**Ausgewählter Textauszug:**
So gut besucht, wie bei der Fachtagung zum Thema „Social Profit“ ist der BVV-Saal im Rathaus Schöneberg bei seinen regulären Sitzungen selten. Über 200 Vertreterinnen und Vertreter aus gemeinnützigen Organisationen, der Politik und der Verwaltung waren gekommen, um etwas über Profit zu lernen, ein Thema, mit dem sie normaler Weise nicht beschäftigt sind. Ein gemeinnütziger Träger muss nicht darauf achten, Gewinn aus seiner Tätigkeit abzuschöpfen, sondern nur, dass er mit einer schwarzen Null abschließt. Es ist schon mehrfach vorgekommen, dass freie Träger pleite gingen. Das kann staatlichen Stellen nicht passieren. Beim Staat rechnet man ganz anders, nämlich ob eine soziale Leistung der Kommune preiswerter von einem freien Träger angeboten werden kann, als von ihr selbst. In den meisten Fällen geht diese Rechnung zugunsten der freien Träger aus, was das Anwachsen dieser in den letzten Jahren erklärt.
Der Staat zieht sich zunehmend auf seine „Kernaufgaben“ zurück und überlässt die Arbeit den freien Trägern. Staatliche Stellen bearbeiten lediglich noch Anträge, weisen Geld an die Träger an und überprüfen die Abrechnungen. Warum staatliche Angebote teurer als die der freien Träger sind, ist leicht zu erklären: Es geht im Wesentlichen ums Personal, das für andere Konditionen bei den Trägern tätig ist, als bei Vater Staat. Das bedeutet nicht, dass die Mitarbeiter der freien Träger minder qualifiziert sind, sie haben nur andere Verträge. Mit Betriebsräten oder Gewerkschaften haben die meisten freien Träger nichts zu tun. Wenn zum Beispiel gestreikt wird, dann trifft es die Kindertagesstätten der staatlichen Eigenbetriebe, aber nicht die der freien Träger. Außerdem entstehen bei freien Trägern geringere Overheadkosten. Alles ist schlanker organisiert, wodurch viele Abläufe schneller und effektiver sind als in den Behörden.
Eine Maßnahme ist eine Maßnahme und kostet so und so viel Geld. Dafür gibt es Sätze. Der Staat legt wert auf möglichst kurze Maßnahmen. Hatte man sich früher oft Zeit gelassen, um einen jungen Menschen wieder auf den Pfad der Tugend zu bringen, muss das heute aus Geldknappheit schneller funktionieren. Einerseits kann keine Hilfemaßnahme im Schweinsgalopp durchgezogen werden, andererseits muss sie auch nicht unnötig lange dauern. Ein Jugendlicher mit Problemen ist erst einmal ein Kostenfaktor für den Staat. Heimunterbringung oder gar Gefängnis sind teure Angelegenheiten. Wenn es gelingt, den jungen Menschen wieder zurück in die Gesellschaft zu bringen, vielleicht sogar noch mit einem Job, dann ist das Ziel erreicht und der finanzielle Einsatz des Staates hat sich gelohnt. Am 3. Januar 2010 veröffentlichte die Treberhilfe im TAGESSPIEGEL eine halbseitige Anzeige.

**Aufgabenstellung:** Schreibe den Text über die Fachtagung „Social Profit“ und die freien Träger im Anschluss an seinen letzten Satz weiter. Die Datensätze haben damit nichts zu tun.

**Angezeigte Informationen:**
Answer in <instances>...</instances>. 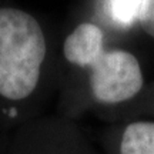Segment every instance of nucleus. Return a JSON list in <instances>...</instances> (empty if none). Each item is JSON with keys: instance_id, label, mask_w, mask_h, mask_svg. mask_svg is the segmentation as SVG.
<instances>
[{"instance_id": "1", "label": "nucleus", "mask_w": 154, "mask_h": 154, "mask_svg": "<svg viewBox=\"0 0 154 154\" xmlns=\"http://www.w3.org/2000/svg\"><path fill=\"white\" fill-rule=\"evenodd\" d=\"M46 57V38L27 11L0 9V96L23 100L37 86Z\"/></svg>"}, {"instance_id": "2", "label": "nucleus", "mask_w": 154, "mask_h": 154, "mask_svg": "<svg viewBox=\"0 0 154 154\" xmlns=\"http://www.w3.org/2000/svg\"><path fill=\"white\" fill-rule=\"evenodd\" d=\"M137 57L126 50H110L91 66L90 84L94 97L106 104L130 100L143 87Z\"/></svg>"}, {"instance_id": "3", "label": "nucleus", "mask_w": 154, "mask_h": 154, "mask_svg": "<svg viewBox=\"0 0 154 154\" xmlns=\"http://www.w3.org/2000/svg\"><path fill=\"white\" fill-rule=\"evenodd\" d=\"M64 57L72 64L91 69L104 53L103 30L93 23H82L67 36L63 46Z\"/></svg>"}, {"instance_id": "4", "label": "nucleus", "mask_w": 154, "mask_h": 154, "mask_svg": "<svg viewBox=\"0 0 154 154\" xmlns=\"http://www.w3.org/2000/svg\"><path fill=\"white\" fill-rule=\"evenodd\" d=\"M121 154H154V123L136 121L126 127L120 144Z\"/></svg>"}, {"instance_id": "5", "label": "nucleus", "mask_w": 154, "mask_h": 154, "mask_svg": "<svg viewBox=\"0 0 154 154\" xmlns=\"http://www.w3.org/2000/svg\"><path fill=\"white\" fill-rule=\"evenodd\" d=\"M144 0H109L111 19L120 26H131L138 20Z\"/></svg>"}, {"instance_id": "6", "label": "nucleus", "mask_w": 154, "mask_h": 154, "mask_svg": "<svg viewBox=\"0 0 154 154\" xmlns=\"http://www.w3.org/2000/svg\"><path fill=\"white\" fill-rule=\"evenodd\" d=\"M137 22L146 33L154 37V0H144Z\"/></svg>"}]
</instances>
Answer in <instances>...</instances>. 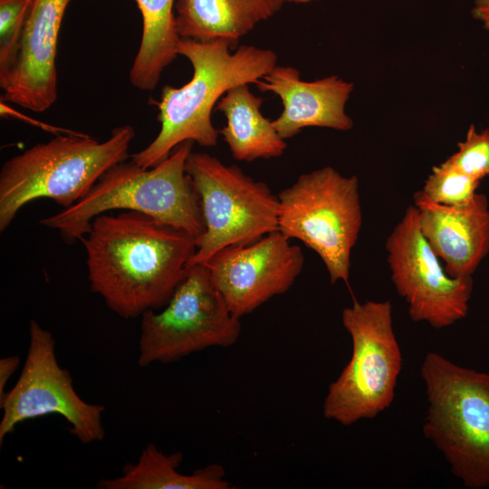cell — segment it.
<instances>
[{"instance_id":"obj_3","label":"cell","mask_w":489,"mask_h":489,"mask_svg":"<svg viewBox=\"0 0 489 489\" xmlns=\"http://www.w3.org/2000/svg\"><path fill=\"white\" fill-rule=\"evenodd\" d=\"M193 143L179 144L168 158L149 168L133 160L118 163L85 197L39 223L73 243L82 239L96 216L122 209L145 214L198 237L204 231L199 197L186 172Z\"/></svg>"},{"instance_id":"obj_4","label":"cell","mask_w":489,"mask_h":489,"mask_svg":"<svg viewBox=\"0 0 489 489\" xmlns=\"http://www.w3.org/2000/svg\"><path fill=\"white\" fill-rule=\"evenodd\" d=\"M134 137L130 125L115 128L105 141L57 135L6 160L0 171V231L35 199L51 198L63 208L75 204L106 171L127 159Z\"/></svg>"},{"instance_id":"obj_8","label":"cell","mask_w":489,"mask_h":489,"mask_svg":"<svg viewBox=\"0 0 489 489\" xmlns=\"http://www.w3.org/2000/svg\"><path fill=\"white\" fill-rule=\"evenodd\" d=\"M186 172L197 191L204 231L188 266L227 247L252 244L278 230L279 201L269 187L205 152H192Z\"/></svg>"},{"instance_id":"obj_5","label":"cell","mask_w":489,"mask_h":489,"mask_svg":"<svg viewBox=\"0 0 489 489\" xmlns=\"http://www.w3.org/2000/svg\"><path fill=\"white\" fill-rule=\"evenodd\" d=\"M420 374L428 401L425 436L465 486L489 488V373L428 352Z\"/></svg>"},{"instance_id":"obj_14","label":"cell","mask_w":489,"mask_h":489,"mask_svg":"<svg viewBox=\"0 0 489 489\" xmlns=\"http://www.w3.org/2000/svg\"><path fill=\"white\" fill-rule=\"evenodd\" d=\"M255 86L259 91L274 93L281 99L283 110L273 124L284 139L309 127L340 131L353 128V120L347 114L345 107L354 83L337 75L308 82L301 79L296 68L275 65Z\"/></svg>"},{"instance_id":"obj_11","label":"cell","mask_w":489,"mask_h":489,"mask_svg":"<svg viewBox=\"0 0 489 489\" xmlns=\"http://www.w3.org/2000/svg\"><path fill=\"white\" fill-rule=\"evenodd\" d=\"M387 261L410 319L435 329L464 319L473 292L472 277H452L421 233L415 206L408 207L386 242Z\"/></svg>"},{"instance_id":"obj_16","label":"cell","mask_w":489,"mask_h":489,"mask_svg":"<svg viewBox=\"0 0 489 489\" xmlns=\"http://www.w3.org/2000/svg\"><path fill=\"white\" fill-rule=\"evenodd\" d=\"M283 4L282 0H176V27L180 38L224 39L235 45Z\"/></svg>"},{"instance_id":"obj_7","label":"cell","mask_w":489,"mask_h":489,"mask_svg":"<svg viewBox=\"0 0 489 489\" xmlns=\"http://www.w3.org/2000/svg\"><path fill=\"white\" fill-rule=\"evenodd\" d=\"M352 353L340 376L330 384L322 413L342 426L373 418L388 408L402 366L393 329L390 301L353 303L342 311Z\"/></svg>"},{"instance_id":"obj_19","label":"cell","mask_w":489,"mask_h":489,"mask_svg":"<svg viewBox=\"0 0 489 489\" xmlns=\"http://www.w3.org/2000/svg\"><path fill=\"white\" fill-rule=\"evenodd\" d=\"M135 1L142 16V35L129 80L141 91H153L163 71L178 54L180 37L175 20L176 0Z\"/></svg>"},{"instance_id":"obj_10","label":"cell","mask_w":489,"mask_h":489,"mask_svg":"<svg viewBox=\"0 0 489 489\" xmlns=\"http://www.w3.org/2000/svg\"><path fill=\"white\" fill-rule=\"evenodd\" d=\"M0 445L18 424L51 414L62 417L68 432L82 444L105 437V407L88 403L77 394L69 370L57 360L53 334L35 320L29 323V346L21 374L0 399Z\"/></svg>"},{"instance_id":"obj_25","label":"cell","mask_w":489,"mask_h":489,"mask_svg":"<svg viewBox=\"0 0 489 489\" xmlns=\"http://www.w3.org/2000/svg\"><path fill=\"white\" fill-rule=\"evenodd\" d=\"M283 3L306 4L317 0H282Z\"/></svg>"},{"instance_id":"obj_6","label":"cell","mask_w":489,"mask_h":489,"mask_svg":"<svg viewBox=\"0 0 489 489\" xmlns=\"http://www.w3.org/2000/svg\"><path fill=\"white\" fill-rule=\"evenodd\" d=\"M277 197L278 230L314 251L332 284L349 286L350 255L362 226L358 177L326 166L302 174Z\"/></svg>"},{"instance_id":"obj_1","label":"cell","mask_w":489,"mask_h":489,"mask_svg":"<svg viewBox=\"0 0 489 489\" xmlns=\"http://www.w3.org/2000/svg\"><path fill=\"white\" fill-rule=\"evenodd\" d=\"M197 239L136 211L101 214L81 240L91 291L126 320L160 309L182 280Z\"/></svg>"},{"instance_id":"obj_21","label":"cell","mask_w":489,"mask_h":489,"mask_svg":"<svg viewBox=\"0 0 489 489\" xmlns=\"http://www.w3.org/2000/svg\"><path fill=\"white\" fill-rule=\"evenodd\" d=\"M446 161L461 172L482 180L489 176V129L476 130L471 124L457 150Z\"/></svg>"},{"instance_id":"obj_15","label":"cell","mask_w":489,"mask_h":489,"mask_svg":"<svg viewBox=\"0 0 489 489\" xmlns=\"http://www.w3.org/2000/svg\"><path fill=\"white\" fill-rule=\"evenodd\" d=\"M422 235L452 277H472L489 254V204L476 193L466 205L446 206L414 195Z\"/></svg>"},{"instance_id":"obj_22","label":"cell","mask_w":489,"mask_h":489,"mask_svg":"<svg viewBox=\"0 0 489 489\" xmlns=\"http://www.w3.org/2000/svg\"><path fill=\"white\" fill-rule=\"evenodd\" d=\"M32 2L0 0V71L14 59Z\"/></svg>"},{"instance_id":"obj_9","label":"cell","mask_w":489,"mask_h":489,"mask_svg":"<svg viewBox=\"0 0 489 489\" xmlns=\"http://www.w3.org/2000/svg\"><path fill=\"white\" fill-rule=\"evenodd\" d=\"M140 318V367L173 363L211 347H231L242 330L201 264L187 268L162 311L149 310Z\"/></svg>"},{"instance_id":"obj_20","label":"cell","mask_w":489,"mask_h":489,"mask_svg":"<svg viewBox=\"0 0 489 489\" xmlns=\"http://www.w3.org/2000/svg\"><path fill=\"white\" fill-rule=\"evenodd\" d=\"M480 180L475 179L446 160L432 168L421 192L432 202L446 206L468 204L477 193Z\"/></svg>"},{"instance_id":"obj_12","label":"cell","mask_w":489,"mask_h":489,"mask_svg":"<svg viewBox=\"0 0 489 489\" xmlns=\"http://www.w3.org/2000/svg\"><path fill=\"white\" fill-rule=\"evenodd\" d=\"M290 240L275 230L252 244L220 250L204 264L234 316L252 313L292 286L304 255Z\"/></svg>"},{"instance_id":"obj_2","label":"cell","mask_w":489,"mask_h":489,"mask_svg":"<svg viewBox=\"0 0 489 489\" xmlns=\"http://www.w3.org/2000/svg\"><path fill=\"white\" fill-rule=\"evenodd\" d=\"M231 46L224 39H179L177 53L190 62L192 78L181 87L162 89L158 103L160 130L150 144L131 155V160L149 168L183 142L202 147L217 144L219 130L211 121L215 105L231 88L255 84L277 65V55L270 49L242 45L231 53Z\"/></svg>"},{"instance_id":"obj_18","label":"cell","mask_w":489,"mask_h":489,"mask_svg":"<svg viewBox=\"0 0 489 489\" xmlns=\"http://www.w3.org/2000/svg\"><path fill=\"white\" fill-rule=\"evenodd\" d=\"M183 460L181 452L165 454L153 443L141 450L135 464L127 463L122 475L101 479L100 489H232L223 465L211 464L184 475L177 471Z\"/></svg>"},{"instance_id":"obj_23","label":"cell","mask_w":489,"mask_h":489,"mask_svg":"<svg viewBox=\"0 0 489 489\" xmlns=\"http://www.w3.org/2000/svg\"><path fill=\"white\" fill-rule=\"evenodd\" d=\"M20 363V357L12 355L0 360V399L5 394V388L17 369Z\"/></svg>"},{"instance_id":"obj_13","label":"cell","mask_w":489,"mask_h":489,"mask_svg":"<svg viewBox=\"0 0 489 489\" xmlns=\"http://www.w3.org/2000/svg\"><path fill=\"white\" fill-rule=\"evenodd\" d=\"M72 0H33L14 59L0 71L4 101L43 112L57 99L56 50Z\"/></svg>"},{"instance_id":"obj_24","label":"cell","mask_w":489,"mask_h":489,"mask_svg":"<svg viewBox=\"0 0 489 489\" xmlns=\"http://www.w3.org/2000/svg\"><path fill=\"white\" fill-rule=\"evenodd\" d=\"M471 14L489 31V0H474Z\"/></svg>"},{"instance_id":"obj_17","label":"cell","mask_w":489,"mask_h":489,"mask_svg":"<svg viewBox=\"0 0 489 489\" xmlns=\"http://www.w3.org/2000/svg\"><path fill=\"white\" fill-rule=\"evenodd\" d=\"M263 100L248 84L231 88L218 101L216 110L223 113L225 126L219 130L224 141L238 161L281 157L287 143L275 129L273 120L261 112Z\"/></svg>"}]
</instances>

**Endgültige Antwort:**
Die Treberhilfe wartet nicht darauf, bis sie jemand nach dem Erfolg ihrer Arbeit fragt, sondern kommt mit Zahlen und Fakten daher. Die Öffentlichkeitsarbeit der Treberhilfe ist hervorragend. So wie Wirtschaftsunternehmen Bilanzen und Geschäftsberichte veröffentlichen, würde man sich dies auch von gemeinnützigen Organisationen wünschen. Die Steuerzahler haben ein Recht darauf zu erfahren, was mit ihrem Geld geschieht. Kann man aber Wirtschaftsunternehmen und gemeinnützige Organisationen miteinander vergleichen?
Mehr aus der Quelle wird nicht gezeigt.